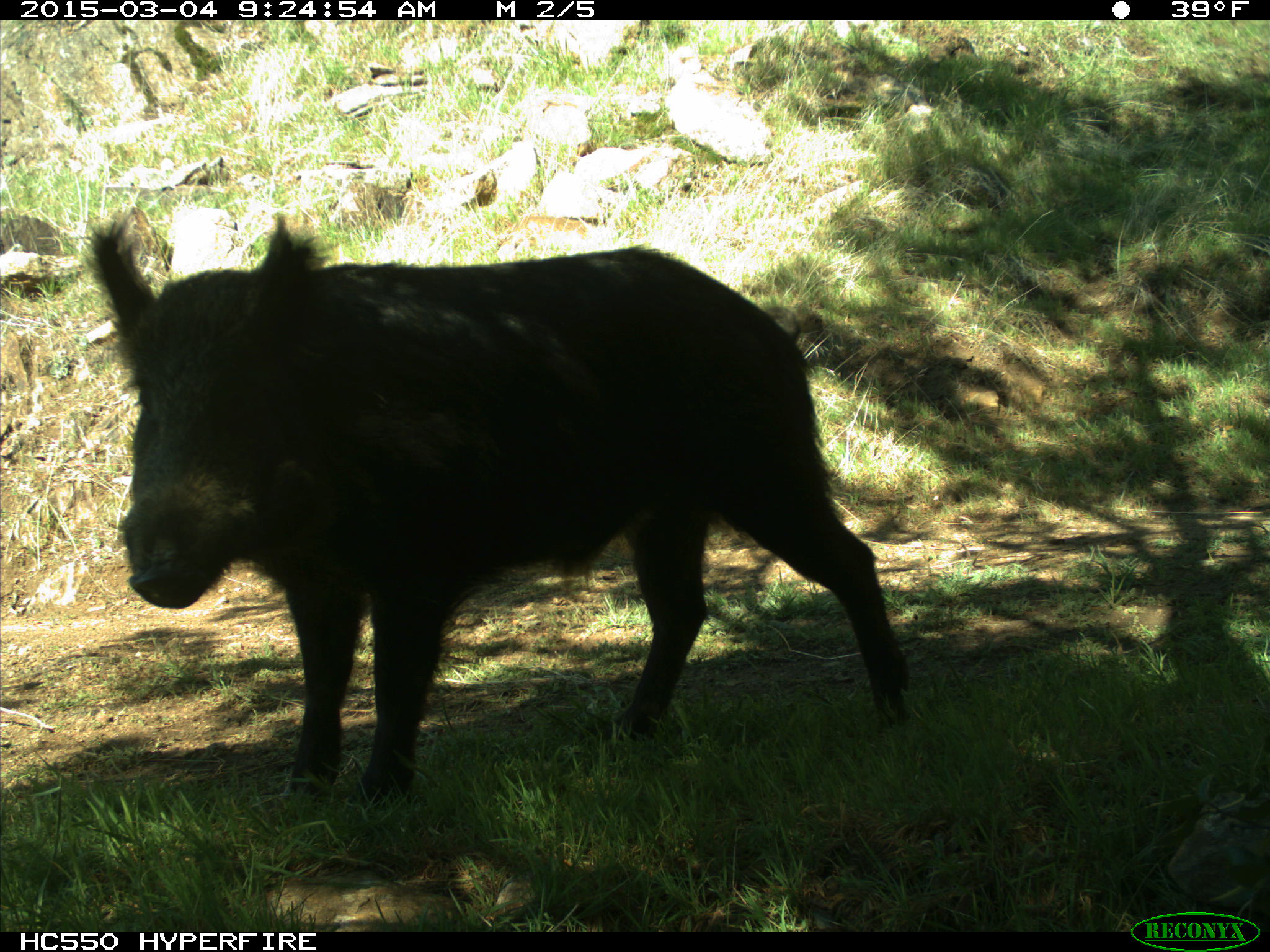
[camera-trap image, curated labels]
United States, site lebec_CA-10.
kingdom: Animalia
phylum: Chordata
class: Mammalia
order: Artiodactyla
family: Suidae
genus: Sus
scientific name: Sus scrofa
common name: wild boar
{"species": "Sus scrofa (wild boar)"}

################

> **TASK OBJECTIVE**: Make an exact copy of every line from the one with "family: Suidae" to the end of the data, with the first and last of those lines included.

> **EXERCISE SOLUTION**:
family: Suidae
genus: Sus
scientific name: Sus scrofa
common name: wild boar
{"species": "Sus scrofa (wild boar)"}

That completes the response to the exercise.